**TASK PROMPT:** Please copy the records exactly, starting at the line that contains "How far removed" and ending with the last line of the records, with the pictures left out.

**RECORD LIST:**
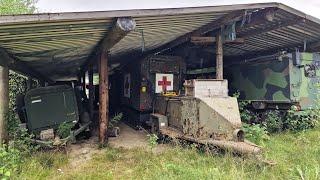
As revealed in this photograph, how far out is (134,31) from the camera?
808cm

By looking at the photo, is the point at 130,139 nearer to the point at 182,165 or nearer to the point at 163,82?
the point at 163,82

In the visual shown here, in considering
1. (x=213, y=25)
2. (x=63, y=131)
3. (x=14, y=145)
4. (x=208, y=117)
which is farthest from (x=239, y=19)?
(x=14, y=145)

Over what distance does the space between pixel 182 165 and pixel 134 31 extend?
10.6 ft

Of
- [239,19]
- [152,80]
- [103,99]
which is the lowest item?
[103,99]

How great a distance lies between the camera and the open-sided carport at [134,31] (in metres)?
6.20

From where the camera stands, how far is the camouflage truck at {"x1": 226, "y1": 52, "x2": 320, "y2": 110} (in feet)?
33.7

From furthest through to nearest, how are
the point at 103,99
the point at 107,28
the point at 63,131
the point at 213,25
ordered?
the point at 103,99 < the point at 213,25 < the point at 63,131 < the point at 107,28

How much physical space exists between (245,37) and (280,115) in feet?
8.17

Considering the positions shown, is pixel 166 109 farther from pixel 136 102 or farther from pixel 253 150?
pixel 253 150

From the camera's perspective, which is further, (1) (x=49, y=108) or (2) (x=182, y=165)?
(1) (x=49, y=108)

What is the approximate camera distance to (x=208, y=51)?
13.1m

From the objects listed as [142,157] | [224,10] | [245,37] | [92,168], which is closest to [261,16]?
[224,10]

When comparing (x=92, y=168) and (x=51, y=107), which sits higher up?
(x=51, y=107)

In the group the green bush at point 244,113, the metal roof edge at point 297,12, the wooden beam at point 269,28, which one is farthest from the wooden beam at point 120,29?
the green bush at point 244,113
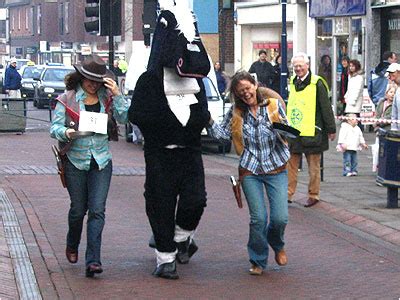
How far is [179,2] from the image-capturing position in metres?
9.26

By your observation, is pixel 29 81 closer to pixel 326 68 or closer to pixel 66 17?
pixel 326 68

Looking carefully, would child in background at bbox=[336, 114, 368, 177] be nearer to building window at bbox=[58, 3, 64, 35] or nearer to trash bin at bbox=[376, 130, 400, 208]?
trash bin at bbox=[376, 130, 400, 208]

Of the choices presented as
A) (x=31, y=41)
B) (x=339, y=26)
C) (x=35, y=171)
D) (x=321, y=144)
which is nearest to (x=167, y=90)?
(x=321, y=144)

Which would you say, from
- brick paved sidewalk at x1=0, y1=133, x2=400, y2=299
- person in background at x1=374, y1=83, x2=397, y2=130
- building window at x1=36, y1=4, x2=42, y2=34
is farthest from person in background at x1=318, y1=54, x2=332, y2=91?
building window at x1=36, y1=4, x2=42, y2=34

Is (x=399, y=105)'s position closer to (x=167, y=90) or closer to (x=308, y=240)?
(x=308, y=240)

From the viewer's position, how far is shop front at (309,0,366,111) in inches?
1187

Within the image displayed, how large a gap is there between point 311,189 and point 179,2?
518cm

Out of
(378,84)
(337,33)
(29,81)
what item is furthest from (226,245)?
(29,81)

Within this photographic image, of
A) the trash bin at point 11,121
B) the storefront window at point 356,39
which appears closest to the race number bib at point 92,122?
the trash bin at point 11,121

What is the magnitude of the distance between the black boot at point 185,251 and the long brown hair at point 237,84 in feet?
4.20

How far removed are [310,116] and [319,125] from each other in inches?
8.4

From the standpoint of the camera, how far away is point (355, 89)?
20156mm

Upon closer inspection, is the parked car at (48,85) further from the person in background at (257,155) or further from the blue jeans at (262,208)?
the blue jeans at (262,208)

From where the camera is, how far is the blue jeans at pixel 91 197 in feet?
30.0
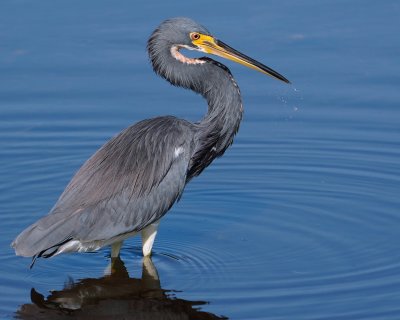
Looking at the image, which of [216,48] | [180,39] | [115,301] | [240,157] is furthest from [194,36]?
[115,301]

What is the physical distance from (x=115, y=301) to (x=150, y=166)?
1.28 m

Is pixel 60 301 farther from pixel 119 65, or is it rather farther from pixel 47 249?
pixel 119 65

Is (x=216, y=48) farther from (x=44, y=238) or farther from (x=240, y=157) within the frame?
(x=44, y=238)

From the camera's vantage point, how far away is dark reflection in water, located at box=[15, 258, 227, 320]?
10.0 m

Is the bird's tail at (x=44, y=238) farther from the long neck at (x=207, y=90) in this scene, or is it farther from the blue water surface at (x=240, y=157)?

**TASK ANSWER:**
How far removed are [310,116] and [319,125] from each other in inches?
8.4

From the standpoint of the camera, how far away is point (355, 89)?
20156mm

Upon closer inspection, is the parked car at (48,85) further from the person in background at (257,155) or further from the blue jeans at (262,208)?
the blue jeans at (262,208)

From where the camera is, how far is the blue jeans at pixel 91 197 in feet?
30.0
Looking at the image, which of [216,48] | [180,39] | [115,301] | [240,157] is furthest from [194,36]?
[115,301]

What is the physical distance from (x=115, y=301) to (x=150, y=166)?
1.28 m

Is pixel 60 301 farther from pixel 119 65, or is it rather farther from pixel 47 249?
pixel 119 65

Is (x=216, y=48) farther from (x=44, y=238) or farther from (x=240, y=157) within the frame?
(x=44, y=238)

From the camera's vantage point, how far away is dark reflection in water, located at box=[15, 258, 227, 320]?
10.0 m

Is the bird's tail at (x=44, y=238) farther from the long neck at (x=207, y=90) in this scene, or is it farther from the blue water surface at (x=240, y=157)?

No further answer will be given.